Well, at least they say they can -- although, again, the large majority of these "spiritual but not religious" people can't really articulate what they mean by "spiritual". In such cases, I've found, it is likely that different people are using the same catch-all term to refer to very different things.

It's also not a matter of the English language, but of a cultural usage. The term "spiritual" has become popular in American culture, and possibly in some other English-speaking cultures as well, as a catch-all phrase for pretty much anything that feels good and that doesn't necessarily have a specific physical agent. That's not really what the word means, it's just a popular contemporary usage.

Quote:
Niall Matthews wrote: View Post
It might be better to make a distinction between spiritual and philosophical anyway.
I'd say so, although as that implies more examination of what exactly you mean by those terms, I don't think this approach will be very popular.

Quote:
Niall Matthews wrote: View Post
But your point is very interesting.

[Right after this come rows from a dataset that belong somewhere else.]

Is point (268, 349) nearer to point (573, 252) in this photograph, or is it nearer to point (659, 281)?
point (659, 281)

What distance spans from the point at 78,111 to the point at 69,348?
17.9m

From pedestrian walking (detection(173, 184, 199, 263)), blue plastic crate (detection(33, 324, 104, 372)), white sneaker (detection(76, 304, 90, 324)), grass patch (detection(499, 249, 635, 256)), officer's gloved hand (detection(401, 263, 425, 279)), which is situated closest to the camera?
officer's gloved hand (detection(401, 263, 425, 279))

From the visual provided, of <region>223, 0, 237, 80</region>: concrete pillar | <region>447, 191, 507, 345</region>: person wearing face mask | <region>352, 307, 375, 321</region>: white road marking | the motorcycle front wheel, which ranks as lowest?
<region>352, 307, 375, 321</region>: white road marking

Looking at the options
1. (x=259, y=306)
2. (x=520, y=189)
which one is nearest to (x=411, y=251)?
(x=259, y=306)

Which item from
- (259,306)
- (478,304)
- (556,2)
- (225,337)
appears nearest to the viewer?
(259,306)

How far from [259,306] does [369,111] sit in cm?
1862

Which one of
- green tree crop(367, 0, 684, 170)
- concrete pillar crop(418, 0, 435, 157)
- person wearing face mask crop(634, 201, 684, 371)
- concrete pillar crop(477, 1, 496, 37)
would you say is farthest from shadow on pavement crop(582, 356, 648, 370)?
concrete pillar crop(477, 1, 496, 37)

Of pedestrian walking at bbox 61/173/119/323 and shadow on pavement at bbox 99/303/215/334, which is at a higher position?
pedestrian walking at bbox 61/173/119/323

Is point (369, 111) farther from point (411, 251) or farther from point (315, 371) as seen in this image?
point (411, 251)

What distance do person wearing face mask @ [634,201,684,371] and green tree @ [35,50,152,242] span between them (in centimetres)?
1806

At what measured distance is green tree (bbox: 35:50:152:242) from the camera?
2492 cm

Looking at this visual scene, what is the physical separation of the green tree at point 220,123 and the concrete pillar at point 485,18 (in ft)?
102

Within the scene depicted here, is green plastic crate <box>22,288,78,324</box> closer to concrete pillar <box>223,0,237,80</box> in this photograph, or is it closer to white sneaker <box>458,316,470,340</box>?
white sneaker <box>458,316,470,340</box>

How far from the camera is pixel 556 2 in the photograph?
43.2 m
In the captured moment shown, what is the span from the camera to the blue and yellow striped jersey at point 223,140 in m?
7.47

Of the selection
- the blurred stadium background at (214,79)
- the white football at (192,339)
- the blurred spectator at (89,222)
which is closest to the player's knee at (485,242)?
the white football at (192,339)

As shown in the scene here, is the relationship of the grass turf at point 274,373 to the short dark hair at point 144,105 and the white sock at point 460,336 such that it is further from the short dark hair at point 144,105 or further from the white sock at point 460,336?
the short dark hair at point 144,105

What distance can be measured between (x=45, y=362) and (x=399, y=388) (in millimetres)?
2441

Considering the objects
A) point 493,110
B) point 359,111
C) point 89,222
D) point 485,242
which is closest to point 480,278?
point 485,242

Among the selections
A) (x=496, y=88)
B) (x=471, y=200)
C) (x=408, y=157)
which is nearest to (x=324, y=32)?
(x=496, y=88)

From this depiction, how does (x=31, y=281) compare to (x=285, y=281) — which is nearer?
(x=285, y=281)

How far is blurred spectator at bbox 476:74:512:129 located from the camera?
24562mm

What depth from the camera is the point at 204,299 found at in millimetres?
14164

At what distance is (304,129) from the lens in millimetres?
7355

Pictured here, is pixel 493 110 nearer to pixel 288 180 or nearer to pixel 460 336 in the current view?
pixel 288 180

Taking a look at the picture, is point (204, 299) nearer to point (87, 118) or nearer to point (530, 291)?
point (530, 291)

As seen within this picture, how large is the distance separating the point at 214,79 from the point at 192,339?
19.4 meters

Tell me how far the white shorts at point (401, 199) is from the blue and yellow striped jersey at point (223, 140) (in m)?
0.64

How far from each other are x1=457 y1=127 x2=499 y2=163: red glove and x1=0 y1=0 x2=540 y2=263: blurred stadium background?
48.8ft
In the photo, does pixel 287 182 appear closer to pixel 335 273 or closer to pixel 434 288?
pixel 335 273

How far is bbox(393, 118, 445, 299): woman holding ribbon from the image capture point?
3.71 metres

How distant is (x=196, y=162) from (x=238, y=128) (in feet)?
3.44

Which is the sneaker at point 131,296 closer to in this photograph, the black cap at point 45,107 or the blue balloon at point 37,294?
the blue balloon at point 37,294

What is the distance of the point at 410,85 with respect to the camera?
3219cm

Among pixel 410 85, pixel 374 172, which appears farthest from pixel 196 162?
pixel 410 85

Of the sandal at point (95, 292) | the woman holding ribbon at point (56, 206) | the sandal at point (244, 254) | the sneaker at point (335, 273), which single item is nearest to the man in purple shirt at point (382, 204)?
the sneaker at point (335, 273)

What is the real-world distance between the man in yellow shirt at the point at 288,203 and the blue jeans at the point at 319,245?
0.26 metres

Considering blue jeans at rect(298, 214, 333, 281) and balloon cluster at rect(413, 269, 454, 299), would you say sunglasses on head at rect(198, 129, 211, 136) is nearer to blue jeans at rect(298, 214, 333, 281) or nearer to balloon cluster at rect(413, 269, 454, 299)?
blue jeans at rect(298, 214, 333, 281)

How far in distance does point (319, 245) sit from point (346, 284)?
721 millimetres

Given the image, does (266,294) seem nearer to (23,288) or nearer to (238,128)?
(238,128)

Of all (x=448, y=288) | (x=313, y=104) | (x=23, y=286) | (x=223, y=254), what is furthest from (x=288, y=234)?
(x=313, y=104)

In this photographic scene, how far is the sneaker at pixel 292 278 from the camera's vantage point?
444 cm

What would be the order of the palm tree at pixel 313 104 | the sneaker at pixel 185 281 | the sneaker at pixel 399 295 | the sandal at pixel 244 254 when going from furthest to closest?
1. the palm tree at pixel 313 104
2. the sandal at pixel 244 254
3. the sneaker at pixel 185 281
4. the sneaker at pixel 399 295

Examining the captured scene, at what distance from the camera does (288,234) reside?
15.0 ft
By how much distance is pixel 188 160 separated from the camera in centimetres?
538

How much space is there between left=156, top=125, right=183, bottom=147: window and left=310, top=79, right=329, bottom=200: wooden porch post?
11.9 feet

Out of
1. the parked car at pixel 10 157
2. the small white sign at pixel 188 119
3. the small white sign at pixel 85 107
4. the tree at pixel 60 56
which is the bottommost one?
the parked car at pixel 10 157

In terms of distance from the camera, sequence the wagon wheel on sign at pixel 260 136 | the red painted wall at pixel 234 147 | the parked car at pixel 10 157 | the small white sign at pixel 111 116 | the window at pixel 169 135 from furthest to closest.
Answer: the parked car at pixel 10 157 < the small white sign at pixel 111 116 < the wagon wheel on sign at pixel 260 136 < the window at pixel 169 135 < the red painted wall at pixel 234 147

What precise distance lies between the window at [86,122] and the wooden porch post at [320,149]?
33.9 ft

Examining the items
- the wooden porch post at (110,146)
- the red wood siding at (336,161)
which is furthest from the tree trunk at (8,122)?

If someone who did not have any sense of spirituality (your example of a person coming to the dojo without it) did aikido for a long time would that person develop one?
Short answer: no.
Long answer: except in rare cases, aikido is not a spiritual or esoteric practice, no matter how many people want to label it as such. It is not taught as such, it is not conducted as such. Many people claim that aikido is a spiritual experience for them, and I'm not going to argue with them (although I'd lay money that they're using the term "spiritual" in the broad sense I mentioned earlier), but insofar as this is true, there's nothing special about aikido that makes it so. Aikido is one of many activities -- practically an infinite number of them -- that can be a catalyst for change in an individual who is ready to make that change. People who are ready to change their lives (sometimes consciously, but much more often unconsciously), and who live as most of us posting to this board do, in an environment rich in opportunities, will find a catalyst. It could be aikido. It could be walking. It could be sitting meditation. It could be working in a soup kitchen. It doesn't have to be an activity that has that "spiritual" marketing stamp on it, it doesn't have to be esoteric or exotic. It doesn't have to require you to wear funny clothes or eat funny food or learn ritual phrases in a foreign language. When it happens to someone who's been plodding along through life, they're inclined to credit the particular activity with having some special and unique character that made this magical change happen. I don't think that's true. Aikido is special, sure, but so are innumerable other things. The magic is in the alchemy, not in aikido.